The British Parliament responded with the world's first copyright statute, known as the Statute of Anne (8 Anne c. 19 1710). This statute is the base upon which all subsequent legislation with respect to copyright, both here and abroad, have been enacted.

It may be safely assumed that the colonial lawyers participating in the Continental Congress were familiar with English law, including the law of copyright. There is evidence that at least one lawyer of the time, Noah Webster, was actively concerned in the authors' problems and with attempts to attein legislative solutions to them.

Exercising the power granted by article I, section 8 of the Federal Constitution, the First Congress enacted the first Federal copyright statute in 1790.

"Books" as such, were not defined in the act, and coverage of the act was potentially limited only by the constitutional term "writings." Of course, a literal interpretation of "writings" would have excluded maps and charts from protection. There is no material available concerning the drafting of the bill or debate in Congress, but it would seem clear from the inclusion of maps and charts in the scope of protection that even at the birth of Federal copyright legislation in the United States it was found necessary to forcibly expand the meaning of language in a manner that would reflect the practical realities of the need for protection and the technology of that time.

Although there were innovations and improvements in the printing processes, the first significant technological breakthrough in the methods of storing and distributing information since the innovation of the printing press was the development of computerized information networks.

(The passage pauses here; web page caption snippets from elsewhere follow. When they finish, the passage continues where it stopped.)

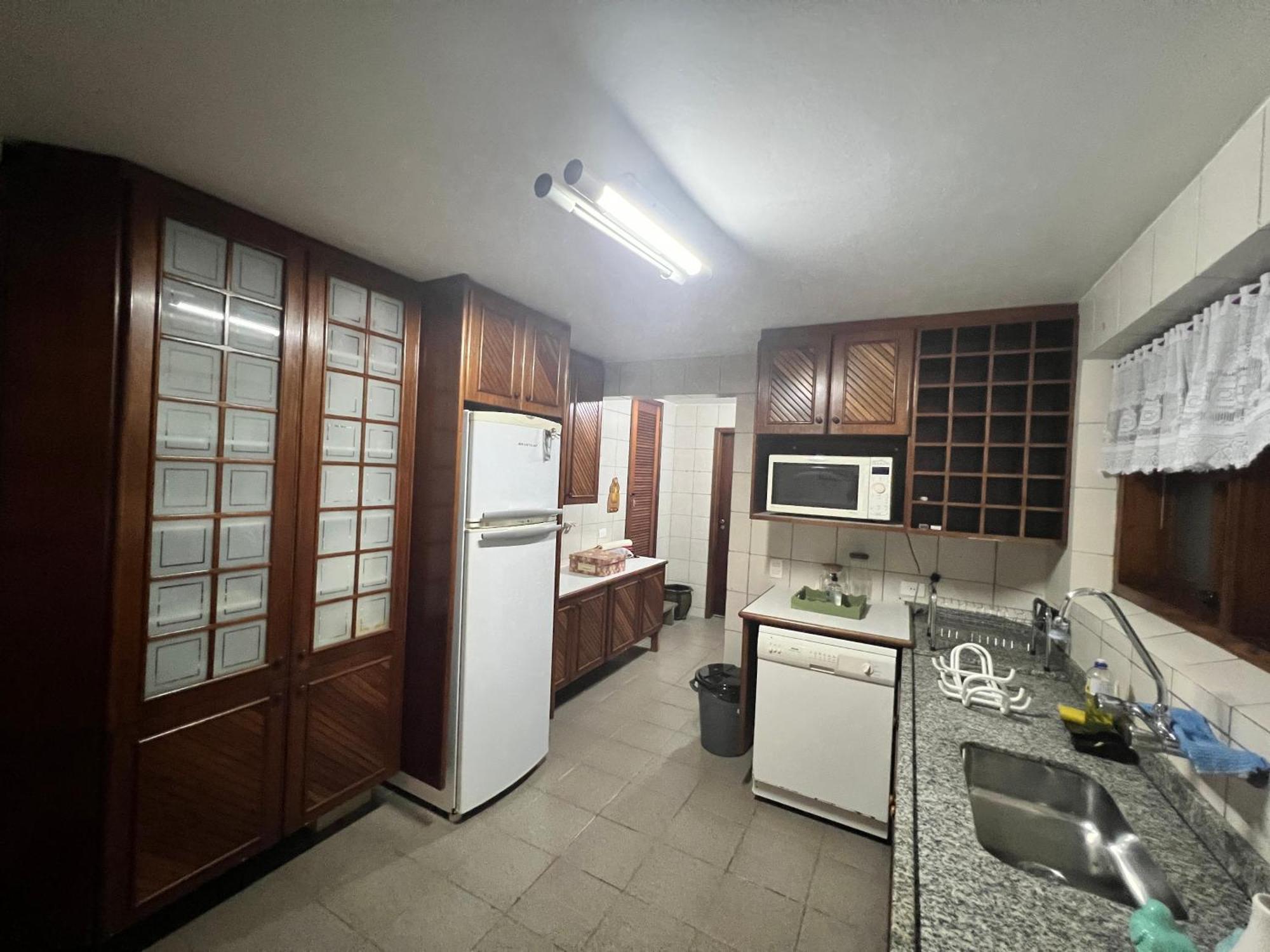 Casa A 5 Minutos Do Centro H11 Campos do Jordão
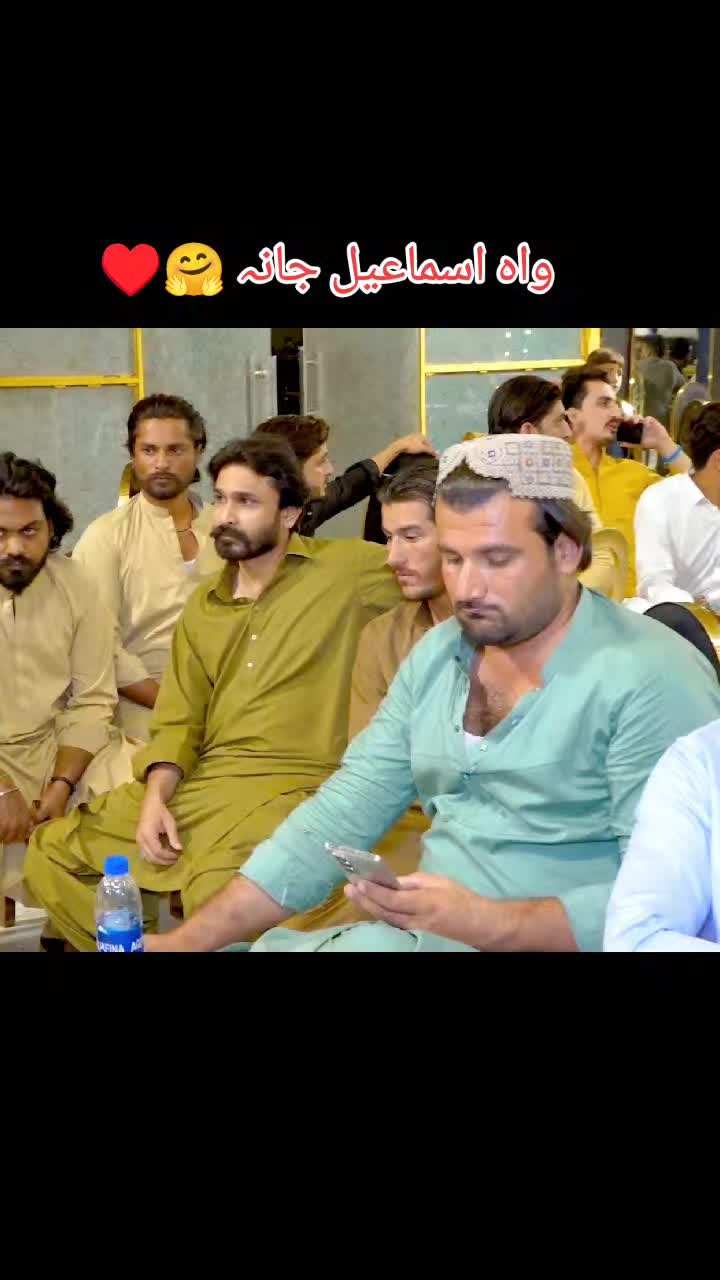 @Asmat_stage_Recorder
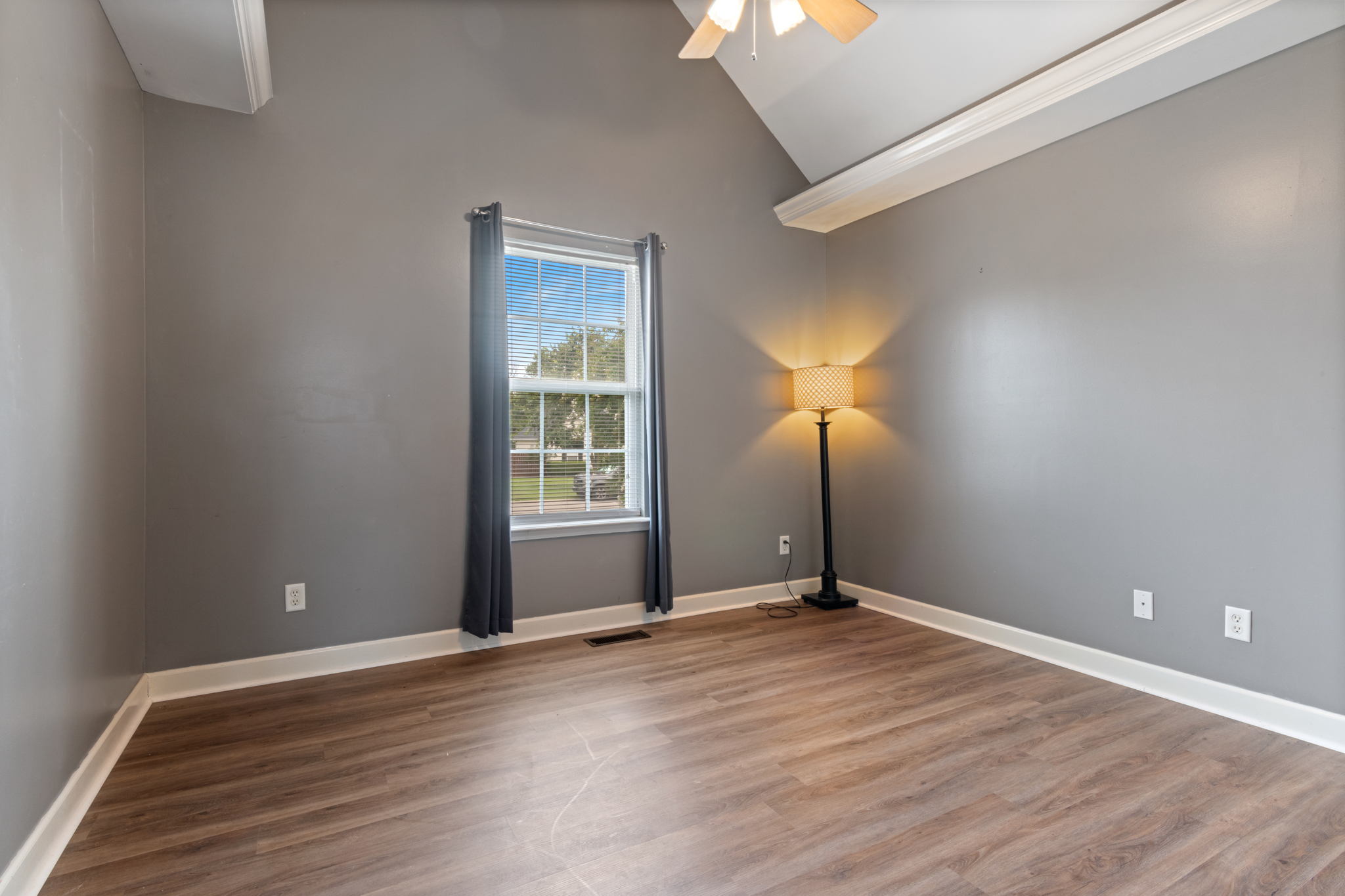 3542 Stevens Bend Dr, Murfreesboro, TN 37127, USA Photo 17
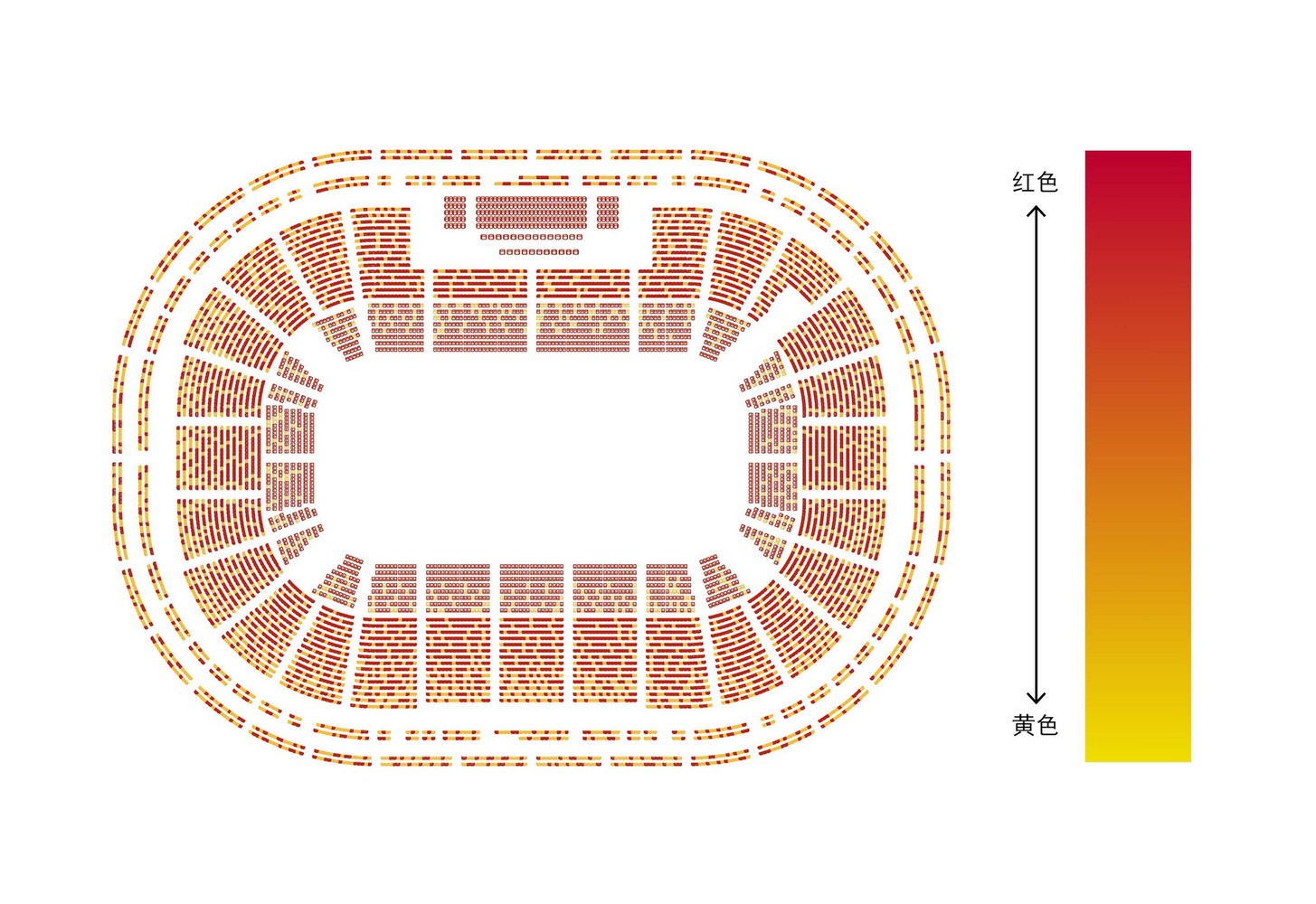 青岛市民健身中心-73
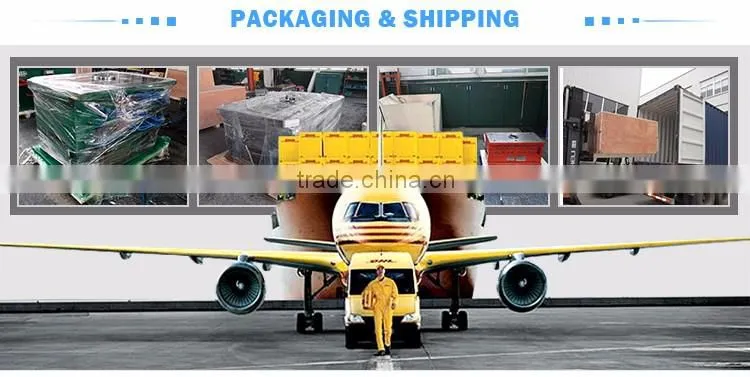 Super Quality High Precision Steel Mould,mould steel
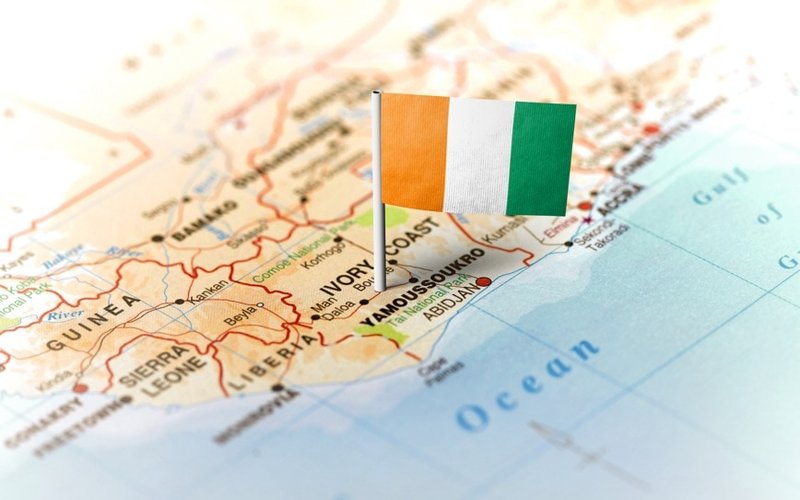 Aurum Resources expands Ivorian gold presence with Boundiali South acquisition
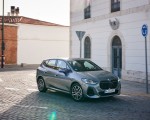2022 BMW 230e Active Tourer Front Three-Quarter Wallpapers 150x120 (46)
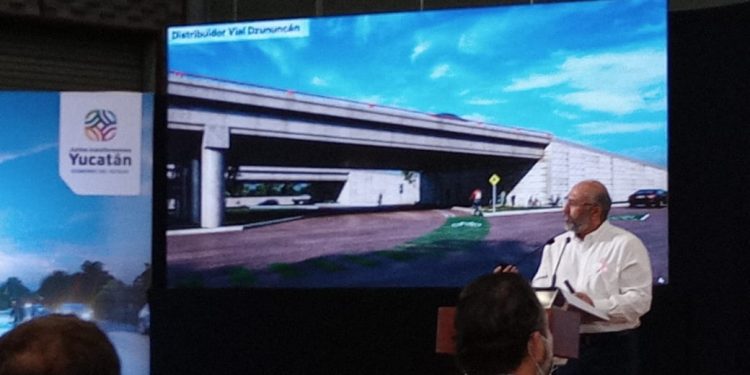 Mérida tendrá 71.7 kilómetros de nuevas ciclovías / Paseo y Prolongación Montejo tendrá carril para bicletas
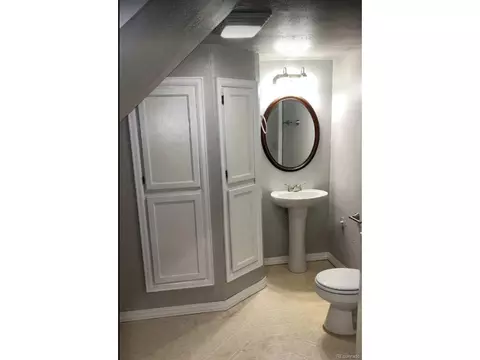 17943 E Bates Ave, Aurora, CO 80013 photo 29
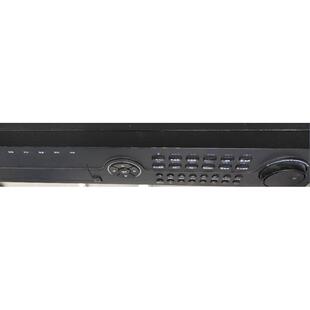 大华 DVR 议价 16路硬盘录像机主板 S上海 DVR1604HF
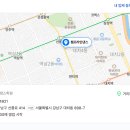 라인댄스(수요반) 이미지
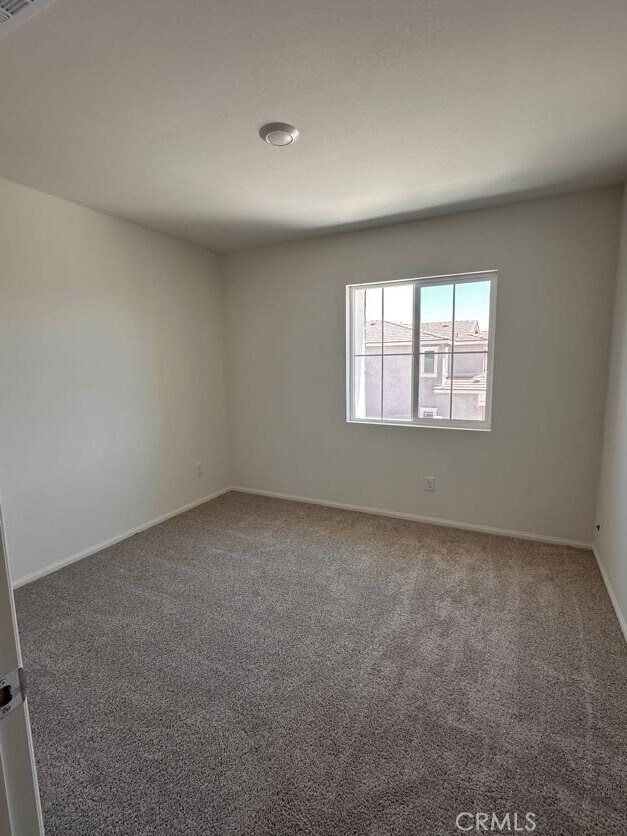 Building Photo - 27550 Brodiaea Ave
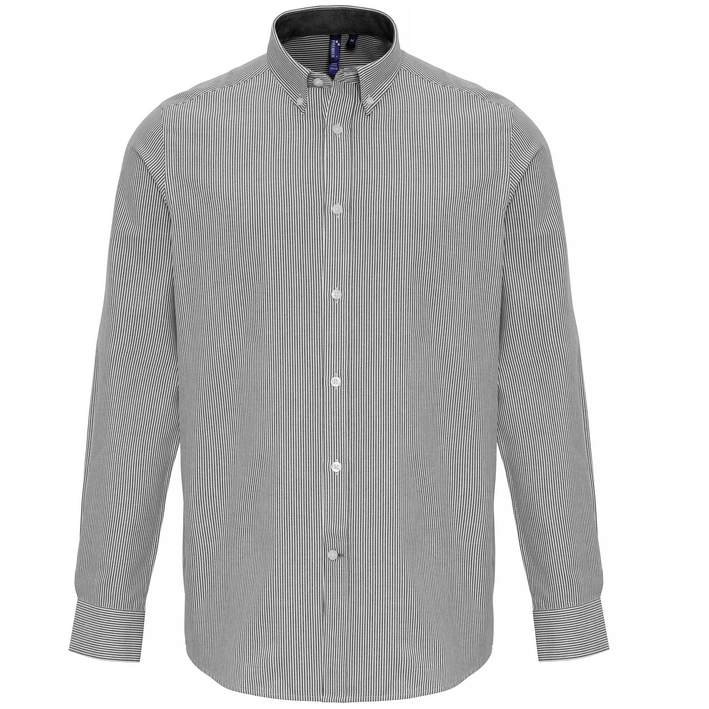 39.0238 Premier - PR 238 white/grey .638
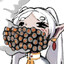 Kushumi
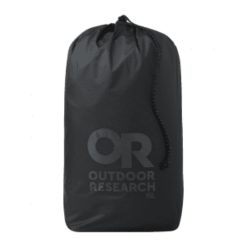 Outdoor Research OR Graphic Stuff Sack 9 Outdoor Research OR Graphic Stuff Sack -Simms || Orvis || Patagonia Sales 2023 Untitleddesign 2023 08 22T122241.643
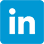 linkedin-logo-email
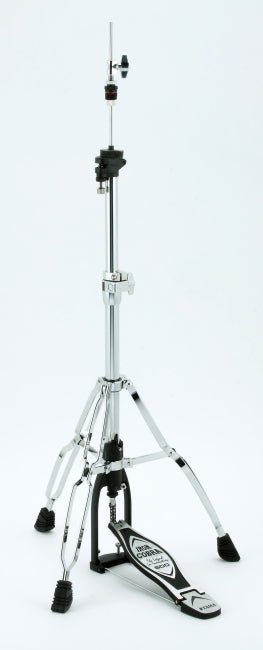 Tama HH605 Iron Cobra Hi-hat teline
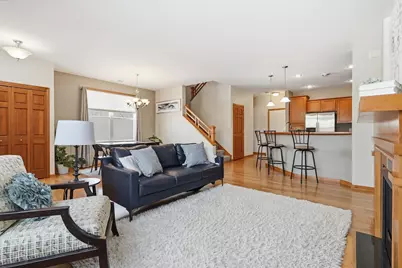 3424 Cherry Lane #A, Woodbury, MN 55129 - Photo 12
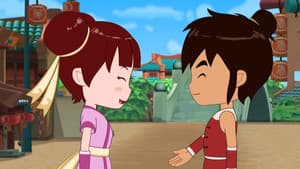 Episodio 3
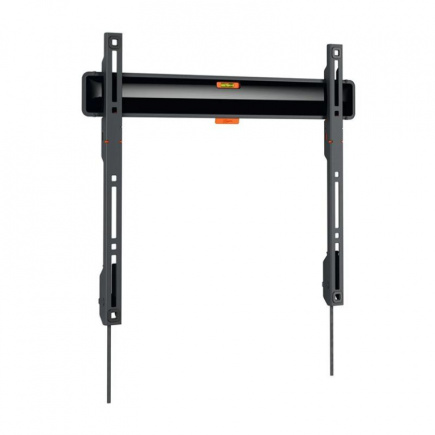 Vogel's TVM 3403 Fixed, 32''-77'', must - Teleri fikseeritud seinakinnitus / TVM3403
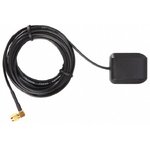 APAMP-116, Antennas 1.575 GHZ MODULE CABLE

The information explosion and its related and yet independent phenomenon, the rapid obsolescence of information, which followed World War II, stimulated the development of computers to afford more efficient access to the intellectual gross product of our society. To the extent that computerized information storage and retrieval systems are merely more efficient performers of the same functions as clay tablets and books, that is, they fulfill the function of storage and transmission of information through time and space, the problems of protecting authors' right and incentives and at the same time affording rapid access to copyrighted material to computers instead of printing presses are, we submit, less foreboding and much less revolutionary than a technical dissertation on electronic equipment would lead one to believe.

The new science of documentation has already produced a highly technical vocabulary, but the meanings of the words are fairly clear. The steps in the process of computerized information handling are as follows-I refer now to what we call input, the various techniques whereby material, text material, written word, is translated or transformed from verbal symbols of the English language into machine readable form. In other words, the computers are not able at this juncture yet to read, to scan a page at least, it is not economically feasible at this juncture. They do not read the words of the English language. They are transformed by an electric typewriter that translates these verbal symbols, these words of the English language, shall we say, into symbols and signs that the electronic equipment can appropriately store.